**QUOTED PASSAGE:**
-*-*-
Nivio Ziviani, a Brazilian researcher born in the city of Belo Horizonte on August 27, 1946, holds a bachelor's degree in mechanical engineering from the Federal University of Minas Gerais, 1971, a master's degree in informatics from the Pontifical Catholic University of Rio de Janeiro, 1976, and a Ph.D. degree in computer science from the University of Waterloo, 1982. As a researcher, he is known for his projects in information retrieval and recommendation systems. In 2011, he received the Scientific Merit Award from the Brazilian Computer Society. Ziviani has Erdös number 2. Currently, he is an emeritus professor in the Computer Science department of the Federal University of Minas Gerais, is a member of the Brazilian Academy of Sciences, he is part of the National Order of Scientific Merit in the Commendator class, and coordinates the Laboratory for Treating Information (LATIN).

Known books 

Among his contributions, he produced three books:

 Projeto de Algoritmos Com implementações em Pascal e em C (Cengage Learning, , Third Edition, 2010) (in Portuguese).
-*-*-
**BRIEF:** Extend the biography of Nivio Ziviani past its last line, keeping the same style.

**DATASET CONTENT:**
-*-*-
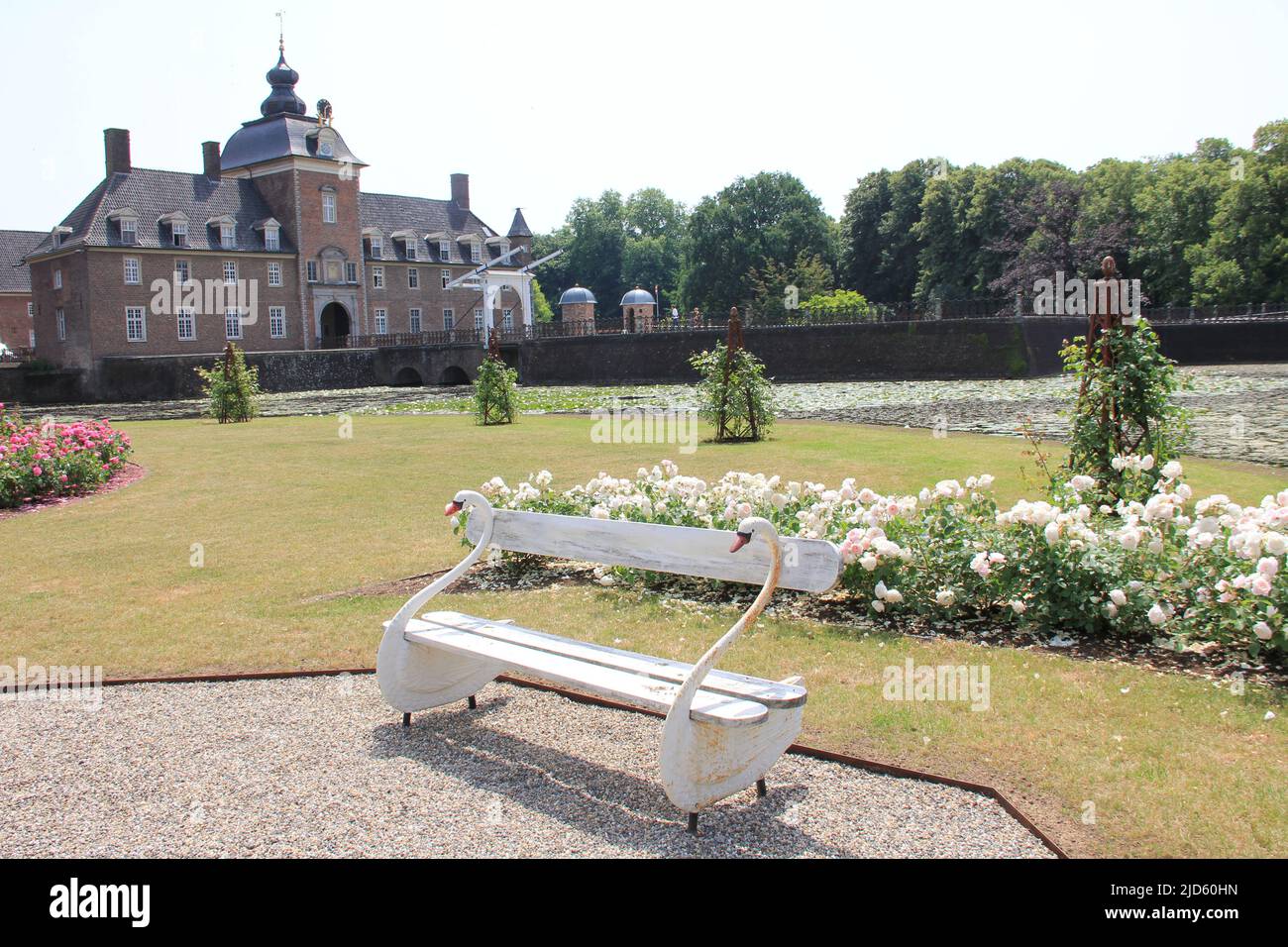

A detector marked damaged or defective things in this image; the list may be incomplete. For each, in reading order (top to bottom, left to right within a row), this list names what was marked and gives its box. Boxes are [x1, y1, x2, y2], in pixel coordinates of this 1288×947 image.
-*-*-
**OUTPUT FOR THIS TASK:**
 Diseño de Algoritmos com implementaciones en Pascal y C(Thomson Learning, , 2007) (in Spanish, translated from the Portuguese version).
 Projeto de Algoritmos Com implementações em Java e C++ (Thomson Learning, , Second Edition, 2007) (in Portuguese).

Business 
He created one of the first search engines for the web and fomented the development of companies through his scientific production with respect to Recommendation Systems. He was co-founder of the Miner Technology Group in 1998, which was acquired by Grupo Folha de S.Paulo / UOL in 1999, and Akwan Information Technologies in 2000, bought by Google in 2005. With Akwan, Google started its R & D Center in Latin America located in Belo Horizonte, Brazil. Among his most recent activities, he was co-founder of a start-up called Kunumi, co-founder of the Information Retrieval Research Group at the Federal University of Minas Gerais, General Co-chair of the 28th ACM SIGIR Conference on Research and Development in Information Retrieval, co-founder and member of the Steering Committee of the International Conference on String Processing and Information Retrieval.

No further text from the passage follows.